Deswegen existiert HKS und RAL noch  Weil es Vollfarben sind, die man in der Druckerei gesondert druckt.

mfg chmee


----------



## aleks_80 (15. März 2008)

aber bei Photoshop gibt es ja die HKS Töne, nur suche ich die grellsten (also Grün, Pink, gelb, Orange). Bei den HKS Tönen steht ja keine Bezeichnung - die hat man ja nur beim Fächer.

Ich will also gar nichts umwandeln.


----------



## chmee (15. März 2008)

Es gibt eine große Anzahl von HKS/RAL/Pantone-Tönen, die man im RGB/CMYK-Raum darstellen kann. Diese gibt es logischerweise auch in Photoshop.

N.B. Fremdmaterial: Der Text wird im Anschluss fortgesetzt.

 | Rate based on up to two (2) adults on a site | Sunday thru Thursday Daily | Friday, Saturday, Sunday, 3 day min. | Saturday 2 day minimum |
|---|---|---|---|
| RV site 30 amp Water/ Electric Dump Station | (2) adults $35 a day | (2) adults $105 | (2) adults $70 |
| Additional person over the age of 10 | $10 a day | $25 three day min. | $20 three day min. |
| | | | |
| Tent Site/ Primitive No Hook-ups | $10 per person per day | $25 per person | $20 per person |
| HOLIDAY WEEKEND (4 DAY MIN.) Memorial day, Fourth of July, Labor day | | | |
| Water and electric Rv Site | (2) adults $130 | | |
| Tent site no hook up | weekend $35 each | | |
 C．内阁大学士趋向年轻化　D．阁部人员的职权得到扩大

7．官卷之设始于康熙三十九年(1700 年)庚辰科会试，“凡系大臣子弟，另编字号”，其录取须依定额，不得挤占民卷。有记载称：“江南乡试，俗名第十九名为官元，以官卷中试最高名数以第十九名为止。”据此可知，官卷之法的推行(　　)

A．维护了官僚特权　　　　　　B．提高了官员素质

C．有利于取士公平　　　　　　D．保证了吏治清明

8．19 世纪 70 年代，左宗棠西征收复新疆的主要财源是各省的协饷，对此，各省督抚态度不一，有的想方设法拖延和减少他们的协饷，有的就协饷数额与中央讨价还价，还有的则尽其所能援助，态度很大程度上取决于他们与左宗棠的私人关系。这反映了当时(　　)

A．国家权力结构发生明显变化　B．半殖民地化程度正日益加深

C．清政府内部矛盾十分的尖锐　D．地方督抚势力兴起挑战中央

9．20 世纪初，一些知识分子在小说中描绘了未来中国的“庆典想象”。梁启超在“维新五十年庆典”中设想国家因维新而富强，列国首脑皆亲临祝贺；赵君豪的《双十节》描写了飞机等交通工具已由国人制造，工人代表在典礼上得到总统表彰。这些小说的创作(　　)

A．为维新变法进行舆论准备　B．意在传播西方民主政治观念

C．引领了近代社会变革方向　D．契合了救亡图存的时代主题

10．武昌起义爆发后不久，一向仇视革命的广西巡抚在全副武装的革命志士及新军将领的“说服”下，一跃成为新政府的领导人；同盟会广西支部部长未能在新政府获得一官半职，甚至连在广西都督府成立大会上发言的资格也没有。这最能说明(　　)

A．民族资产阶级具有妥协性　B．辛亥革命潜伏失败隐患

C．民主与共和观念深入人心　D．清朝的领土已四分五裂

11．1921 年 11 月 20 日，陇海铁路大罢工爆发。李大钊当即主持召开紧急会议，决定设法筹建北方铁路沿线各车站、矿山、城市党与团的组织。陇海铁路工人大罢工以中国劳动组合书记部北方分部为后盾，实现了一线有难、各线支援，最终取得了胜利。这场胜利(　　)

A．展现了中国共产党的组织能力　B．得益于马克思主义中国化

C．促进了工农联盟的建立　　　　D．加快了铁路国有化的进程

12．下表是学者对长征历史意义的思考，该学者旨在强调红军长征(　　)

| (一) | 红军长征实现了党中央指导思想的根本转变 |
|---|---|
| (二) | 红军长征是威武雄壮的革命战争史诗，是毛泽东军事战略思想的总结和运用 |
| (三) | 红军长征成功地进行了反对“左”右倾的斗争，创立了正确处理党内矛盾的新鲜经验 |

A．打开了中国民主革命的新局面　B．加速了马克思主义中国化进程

Vielleicht hilft Dir das weiter : http://home.germany.net/101-72382/farben.htm

mfg chmee


----------



## aleks_80 (15. März 2008)

nee, es geht um sonderfarben, es soll also nicht im rgb oder cmyk modus gedruckt werden, sondern mit der zusätzlichen hks sonderfarbe. 

deswegen frage ich ja ob jemand einen hks farbfächer da hat - auf dem bildschirm sehen alle grell aus...


----------